• [TEXT SEGMENT]:

The agency itself has to go through a learning process. You have to build a coalition of people within the agency committed to the change. You have to provide support for the process, including a lot more attention to social factors. You have to give staff the time to work with their counterparts, as well as small amounts of money that can be used flexibly for consultants and such. And there has to be a very long-term commitment – not to the implementation of a specific project, but to the transformation of the agency.
We discussed this report both with high level staff in Washington and at a meeting of all the AID mission directors in Asia. We concluded that the report made a lot of sense – but it was also clear that AID was moving further and further away from the ability to work in the required mode, and there was absolutely no prospect of turning it around.
Alan: Because it has the momentum of a supertanker?
David: Actually, that conveys a false sense of direction and purpose. I prefer the analogy of a brain-dead jellyfish that floats with the currents. Now, some people were committed both to participation and to staying in AID and weren’t willing to give up – but to me, the handwriting was on the wall. And the more experience I’ve gained, the more I’ve reflected on it, the more stupid I feel that it took so long for me to figure that out! [laughter] I mean, the whole AID system is geared toward big projects. The personnel system only sends people out on two- to four-year tours. But this process – transforming a bureaucracy to work in a strategic, participatory, nonbureaucratic mode – takes on the order of ten years.

• [ENTRIES SUPPLIED]:

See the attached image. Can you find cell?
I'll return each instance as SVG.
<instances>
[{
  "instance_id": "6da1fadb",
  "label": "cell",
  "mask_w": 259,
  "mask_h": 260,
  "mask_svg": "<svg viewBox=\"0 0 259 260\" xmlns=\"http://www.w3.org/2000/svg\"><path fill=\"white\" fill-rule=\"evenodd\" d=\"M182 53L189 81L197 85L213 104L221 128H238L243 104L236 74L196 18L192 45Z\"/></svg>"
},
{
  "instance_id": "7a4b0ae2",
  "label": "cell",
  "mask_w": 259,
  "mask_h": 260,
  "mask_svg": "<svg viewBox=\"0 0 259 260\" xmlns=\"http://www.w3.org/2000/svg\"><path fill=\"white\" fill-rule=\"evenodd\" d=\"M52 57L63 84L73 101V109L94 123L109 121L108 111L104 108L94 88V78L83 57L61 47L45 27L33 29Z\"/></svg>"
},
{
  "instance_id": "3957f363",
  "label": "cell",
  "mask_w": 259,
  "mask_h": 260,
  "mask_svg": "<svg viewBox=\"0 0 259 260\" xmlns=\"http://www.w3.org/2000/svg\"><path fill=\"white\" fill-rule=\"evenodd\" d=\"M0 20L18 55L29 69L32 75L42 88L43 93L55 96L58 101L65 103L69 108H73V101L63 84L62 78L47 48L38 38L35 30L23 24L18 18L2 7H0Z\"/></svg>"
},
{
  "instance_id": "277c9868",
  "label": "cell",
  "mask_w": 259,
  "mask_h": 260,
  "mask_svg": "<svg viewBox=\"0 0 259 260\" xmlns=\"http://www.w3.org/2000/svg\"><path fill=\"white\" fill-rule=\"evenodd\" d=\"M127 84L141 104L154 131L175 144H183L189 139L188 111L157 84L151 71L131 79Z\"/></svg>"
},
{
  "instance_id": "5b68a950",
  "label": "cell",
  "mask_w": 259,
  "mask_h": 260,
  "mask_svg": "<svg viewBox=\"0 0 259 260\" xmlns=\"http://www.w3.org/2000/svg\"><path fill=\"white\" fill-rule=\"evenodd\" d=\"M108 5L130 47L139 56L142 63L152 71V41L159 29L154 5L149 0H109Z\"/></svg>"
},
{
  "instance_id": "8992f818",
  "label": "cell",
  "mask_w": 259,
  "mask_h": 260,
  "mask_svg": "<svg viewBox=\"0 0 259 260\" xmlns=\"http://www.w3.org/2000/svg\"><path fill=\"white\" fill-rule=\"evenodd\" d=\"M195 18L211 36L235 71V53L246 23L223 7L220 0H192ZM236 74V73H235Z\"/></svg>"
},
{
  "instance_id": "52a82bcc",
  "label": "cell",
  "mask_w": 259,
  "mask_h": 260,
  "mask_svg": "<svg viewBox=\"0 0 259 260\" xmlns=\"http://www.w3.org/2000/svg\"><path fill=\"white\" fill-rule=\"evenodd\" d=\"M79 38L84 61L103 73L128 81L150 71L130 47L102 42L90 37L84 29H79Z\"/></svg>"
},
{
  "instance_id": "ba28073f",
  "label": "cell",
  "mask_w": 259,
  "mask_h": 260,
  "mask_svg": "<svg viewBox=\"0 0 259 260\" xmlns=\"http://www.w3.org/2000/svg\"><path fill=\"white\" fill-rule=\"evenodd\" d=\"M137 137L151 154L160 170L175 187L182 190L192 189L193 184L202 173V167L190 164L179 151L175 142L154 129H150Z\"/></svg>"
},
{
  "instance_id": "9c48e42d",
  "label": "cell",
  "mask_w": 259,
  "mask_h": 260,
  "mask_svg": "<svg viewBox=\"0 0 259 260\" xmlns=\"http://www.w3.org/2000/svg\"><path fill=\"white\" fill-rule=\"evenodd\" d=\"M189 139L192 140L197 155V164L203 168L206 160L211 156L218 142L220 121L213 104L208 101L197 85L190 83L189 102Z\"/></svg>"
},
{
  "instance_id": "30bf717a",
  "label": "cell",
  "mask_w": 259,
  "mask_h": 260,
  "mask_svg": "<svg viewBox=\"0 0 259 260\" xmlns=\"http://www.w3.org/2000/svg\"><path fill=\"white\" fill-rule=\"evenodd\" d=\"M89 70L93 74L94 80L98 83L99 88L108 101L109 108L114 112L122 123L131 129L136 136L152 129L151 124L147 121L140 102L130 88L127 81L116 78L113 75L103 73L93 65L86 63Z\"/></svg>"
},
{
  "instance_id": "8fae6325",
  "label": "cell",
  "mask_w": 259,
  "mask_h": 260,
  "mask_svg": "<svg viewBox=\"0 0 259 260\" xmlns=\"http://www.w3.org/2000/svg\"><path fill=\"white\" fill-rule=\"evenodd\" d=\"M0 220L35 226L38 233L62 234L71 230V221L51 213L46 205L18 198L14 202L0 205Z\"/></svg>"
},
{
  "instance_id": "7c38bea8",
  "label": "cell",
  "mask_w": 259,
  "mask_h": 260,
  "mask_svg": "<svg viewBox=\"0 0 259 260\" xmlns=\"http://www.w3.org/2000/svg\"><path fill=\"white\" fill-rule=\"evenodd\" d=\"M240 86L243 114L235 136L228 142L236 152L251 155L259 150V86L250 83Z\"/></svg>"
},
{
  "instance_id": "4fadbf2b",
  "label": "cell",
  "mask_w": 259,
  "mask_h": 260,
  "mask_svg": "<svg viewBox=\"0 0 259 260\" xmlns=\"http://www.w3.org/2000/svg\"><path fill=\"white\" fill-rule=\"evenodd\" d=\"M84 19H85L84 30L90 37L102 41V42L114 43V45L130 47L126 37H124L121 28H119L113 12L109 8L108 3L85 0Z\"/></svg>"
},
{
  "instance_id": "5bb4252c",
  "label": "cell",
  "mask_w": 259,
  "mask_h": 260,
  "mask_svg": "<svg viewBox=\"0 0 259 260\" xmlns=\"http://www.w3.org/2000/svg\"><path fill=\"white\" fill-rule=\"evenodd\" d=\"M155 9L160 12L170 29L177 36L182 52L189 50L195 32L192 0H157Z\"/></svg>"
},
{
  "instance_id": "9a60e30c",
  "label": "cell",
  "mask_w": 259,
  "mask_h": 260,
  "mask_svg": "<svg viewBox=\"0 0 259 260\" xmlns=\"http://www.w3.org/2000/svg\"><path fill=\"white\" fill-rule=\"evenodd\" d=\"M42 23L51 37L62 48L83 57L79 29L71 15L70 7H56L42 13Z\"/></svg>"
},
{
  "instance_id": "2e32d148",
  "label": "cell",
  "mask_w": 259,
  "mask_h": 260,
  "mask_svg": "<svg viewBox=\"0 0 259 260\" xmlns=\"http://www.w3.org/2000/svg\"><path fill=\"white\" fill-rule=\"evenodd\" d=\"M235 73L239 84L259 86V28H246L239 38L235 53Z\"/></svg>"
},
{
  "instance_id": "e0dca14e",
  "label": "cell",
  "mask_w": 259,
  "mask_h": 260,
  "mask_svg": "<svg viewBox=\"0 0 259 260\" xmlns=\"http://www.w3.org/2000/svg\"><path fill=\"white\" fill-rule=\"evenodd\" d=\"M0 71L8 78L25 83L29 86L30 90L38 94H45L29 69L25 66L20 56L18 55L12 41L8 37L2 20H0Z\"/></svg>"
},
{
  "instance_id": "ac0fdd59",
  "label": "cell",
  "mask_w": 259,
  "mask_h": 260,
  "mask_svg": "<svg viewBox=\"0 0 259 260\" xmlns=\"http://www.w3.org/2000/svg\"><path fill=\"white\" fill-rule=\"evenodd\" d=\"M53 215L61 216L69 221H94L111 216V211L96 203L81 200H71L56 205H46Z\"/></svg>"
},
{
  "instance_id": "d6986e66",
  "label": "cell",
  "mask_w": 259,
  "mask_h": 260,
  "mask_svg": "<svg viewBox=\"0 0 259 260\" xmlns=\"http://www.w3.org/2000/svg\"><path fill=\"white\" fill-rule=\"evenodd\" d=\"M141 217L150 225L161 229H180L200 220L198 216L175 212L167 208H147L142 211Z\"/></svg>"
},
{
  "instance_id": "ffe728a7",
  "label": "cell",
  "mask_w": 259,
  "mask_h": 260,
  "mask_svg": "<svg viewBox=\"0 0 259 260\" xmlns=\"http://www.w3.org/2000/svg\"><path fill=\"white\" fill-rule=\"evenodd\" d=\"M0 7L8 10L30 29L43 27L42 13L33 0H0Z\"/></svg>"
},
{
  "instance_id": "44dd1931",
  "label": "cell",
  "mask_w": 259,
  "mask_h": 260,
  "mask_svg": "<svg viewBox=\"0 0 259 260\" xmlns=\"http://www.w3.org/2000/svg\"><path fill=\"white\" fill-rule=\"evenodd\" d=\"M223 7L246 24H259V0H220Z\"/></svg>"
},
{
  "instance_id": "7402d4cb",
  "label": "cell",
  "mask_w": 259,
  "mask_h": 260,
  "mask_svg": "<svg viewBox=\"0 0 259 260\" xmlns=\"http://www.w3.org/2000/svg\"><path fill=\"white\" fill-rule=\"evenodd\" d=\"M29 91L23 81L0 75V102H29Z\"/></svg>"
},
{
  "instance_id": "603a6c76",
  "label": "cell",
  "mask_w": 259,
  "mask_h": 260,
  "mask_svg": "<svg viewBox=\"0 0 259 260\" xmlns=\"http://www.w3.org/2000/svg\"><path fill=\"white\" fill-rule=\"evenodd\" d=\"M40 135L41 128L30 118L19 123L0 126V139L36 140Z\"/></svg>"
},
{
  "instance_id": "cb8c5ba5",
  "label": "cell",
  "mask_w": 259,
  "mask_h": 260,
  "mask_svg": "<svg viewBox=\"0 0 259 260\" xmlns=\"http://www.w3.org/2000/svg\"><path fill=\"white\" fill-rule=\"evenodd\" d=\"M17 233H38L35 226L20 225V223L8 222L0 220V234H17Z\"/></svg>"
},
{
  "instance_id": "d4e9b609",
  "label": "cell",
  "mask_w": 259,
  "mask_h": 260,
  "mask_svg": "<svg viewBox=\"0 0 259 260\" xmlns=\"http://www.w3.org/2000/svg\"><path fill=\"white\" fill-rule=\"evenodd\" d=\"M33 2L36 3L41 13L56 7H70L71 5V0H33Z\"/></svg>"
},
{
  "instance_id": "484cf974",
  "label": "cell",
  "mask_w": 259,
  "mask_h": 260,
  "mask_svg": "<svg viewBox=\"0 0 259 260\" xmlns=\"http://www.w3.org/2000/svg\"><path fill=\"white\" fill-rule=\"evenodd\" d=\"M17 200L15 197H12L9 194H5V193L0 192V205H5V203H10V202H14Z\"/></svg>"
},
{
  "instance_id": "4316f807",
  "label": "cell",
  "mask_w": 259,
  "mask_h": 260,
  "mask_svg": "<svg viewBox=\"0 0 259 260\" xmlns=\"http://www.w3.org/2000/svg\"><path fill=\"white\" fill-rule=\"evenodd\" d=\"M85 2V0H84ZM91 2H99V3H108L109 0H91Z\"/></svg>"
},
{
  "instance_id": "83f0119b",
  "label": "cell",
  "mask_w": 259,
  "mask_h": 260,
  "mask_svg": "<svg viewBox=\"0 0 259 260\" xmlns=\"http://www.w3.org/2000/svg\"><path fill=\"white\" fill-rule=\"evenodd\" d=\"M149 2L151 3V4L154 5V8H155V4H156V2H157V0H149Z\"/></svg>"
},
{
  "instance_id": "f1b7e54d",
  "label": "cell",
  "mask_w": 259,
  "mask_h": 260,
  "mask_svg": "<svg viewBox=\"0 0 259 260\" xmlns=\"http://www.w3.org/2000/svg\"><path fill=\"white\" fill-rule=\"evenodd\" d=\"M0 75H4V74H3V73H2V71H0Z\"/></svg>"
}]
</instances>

• [INSTRUCTIONS]:
a) Answer these questions from the interview excerpt:
(i) According to the excerpt, what can the small amounts of flexible money be used for?
(ii) Besides high-level staff in Washington, with whom was the report discussed?
(iii) What analogy does David prefer to the supertanker?
b) Transcribe the stretch of the interview excerpt from "We discussed this" through "of a supertanker?".

• [EXERCISE ANSWERS]:
a)
(i) For consultants and such.
(ii) At a meeting of all the AID mission directors in Asia.
(iii) A brain-dead jellyfish that floats with the currents.

b)
We discussed this report both with high level staff in Washington and at a meeting of all the AID mission directors in Asia. We concluded that the report made a lot of sense – but it was also clear that AID was moving further and further away from the ability to work in the required mode, and there was absolutely no prospect of turning it around.
Alan: Because it has the momentum of a supertanker?